It's no secret that there has been an incredibly negative sentiment around the stock of HDFC Bank ever since it came out with the third quarter earnings in January 2024.
When the quarterly results of the bank came out, the street was not too happy with it.
Amongst other things, the main bone of contention was the loan to deposit ratio of 110% post the merger.
Apart from loan to deposit ratio, the bank's gross non-performing assets (NPA) also increased to 1.26% from 1.23%.
With the loans increasing at a faster rate than deposits, analysts feel that interest margins will come under pressure.
The important question has been, and continues to be, just how bad will the impact be and how long will it last?
Co-head of Research at Equitymaster Tanushree Banerjee tracks HDFC Bank closely. Here's what she wrote in one of her recent editorial:
Read the entire editorial to find out: Does HDFC Bank Deserve to Trade at Historic Lows?
Investors are wondering whether they should buy HDFC Bank amid this sell-off.
Their rationale to gauge the risk-reward situation should also include the growing dividend that the bank pays every year.
The bank has maintained a double-digit dividend payout ratio for all the years except the pandemic year.
As a matter of fact, the payout ratio has only increased over the years.
Year | 2006 | 2007 | 2008 | 2009 | 2010 | 2011 | 2012 | 2013 | 2014 | 2015 | 2016 | 2017 | 2018 | 2019 | 2020 | 2021 | 2022 | 2023 |
---|---|---|---|---|---|---|---|---|---|---|---|---|---|---|---|---|---|---|
Ratio (%) | 19.5 | 19.4 | 18.9 | 18.9 | 18.3 | 19.2 | 19.2 | 19.1 | 18.8 | 18.8 | 18.8 | 18.5 | 18.2 | 18.3 | 5.0 | 11.3 | 22.6 | 23.1 |
So even if the stock dips some more from the current level, investors won't complain as they'll be making passive income via dividends.
HDFC Bank has not announced any interim dividend so far for the financial year 2024.

Source material:
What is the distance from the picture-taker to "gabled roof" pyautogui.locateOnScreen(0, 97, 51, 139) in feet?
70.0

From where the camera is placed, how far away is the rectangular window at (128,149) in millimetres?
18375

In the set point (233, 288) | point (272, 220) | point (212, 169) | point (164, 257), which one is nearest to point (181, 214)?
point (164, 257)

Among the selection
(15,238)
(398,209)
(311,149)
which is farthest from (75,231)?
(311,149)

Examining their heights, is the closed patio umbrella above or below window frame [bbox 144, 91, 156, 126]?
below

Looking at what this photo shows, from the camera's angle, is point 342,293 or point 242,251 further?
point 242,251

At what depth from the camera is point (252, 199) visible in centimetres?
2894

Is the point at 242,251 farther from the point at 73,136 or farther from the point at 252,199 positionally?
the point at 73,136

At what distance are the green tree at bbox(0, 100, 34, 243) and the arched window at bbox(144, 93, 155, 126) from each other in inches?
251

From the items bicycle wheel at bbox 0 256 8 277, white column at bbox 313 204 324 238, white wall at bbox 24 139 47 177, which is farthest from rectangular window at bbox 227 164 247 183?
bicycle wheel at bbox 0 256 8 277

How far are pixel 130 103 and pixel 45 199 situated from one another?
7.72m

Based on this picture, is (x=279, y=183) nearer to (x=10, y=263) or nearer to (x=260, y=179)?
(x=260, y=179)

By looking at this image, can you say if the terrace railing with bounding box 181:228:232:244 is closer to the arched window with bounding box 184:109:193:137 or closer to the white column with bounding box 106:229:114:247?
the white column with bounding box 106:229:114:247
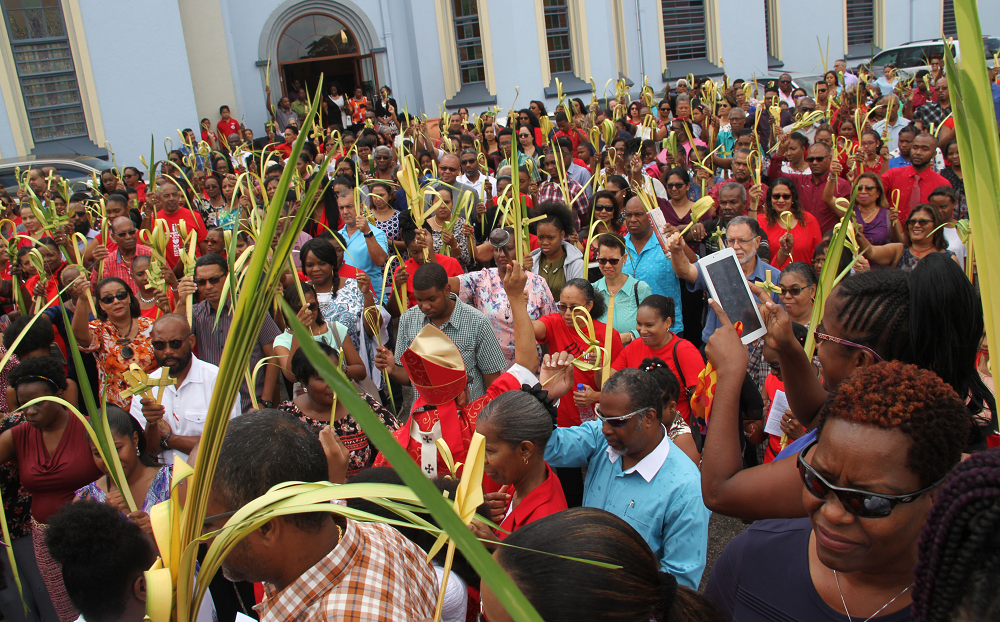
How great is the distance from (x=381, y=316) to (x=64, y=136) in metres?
14.3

Required action: Write the next part of the HDFC Bank stock and dividend article, starting right after its last sentence about the interim dividend for financial year 2024.

Written reply:
Last year, it paid the highest ever dividend and investors could expect a similar payout this year as well.
Now, for anyone who has been tracking HDFC Bank, it is a well-known fact that the company has been able to grow consistently over the years to become India's largest private sector bank.
If one was to go back and see, between 2000 and 2010, the bank used to grow at a compounded annual growth rate (CAGR) of 25% which over the years has reduced to around 15-18% as the bank has become bigger and bigger.
This is normal for any big company.
In an interview last year, Sashidhar Jagdishan, CEO of HDFC Bank had mentioned that he expects a growth rate of 18-20% and profits almost doubling to US$15 billion in 5 years after the merger with HDFC Ltd.
In its latest quarterly earnings call, the private lender's management acknowledged the need for loan to deposit ratio to decline. It stated that the ratio would trend lower over the next several quarters and further stated that deposit growth must be 3-4% higher than the loan growth to bring down loan to deposit ratio.
The bank is currently focussing on deposit mobilisation and branch expansion to drive growth and is well-placed to capitalise on the pickup in the corporate credit cycle.
HDFC Bank has also been investing in various startups to fill gaps and gain expertise in many niche services. This is helping the bank stay ahead of the curve in the fintech race.
Notwithstanding this minor blip, HDFC Bank's strong franchise, the huge synergies post the merger and the long runway for growth, makes it a good stock to keep on your watchlist.
The current marketcap of the company stands at Rs 1,098,280 crores making it the second most valued company in India after Mukesh Ambani's Reliance.
After the recent fall, the stock is trading at a 5-year low P/BV of 2.7x, a 30% discount to its 5-year median P/BV of 3.8x.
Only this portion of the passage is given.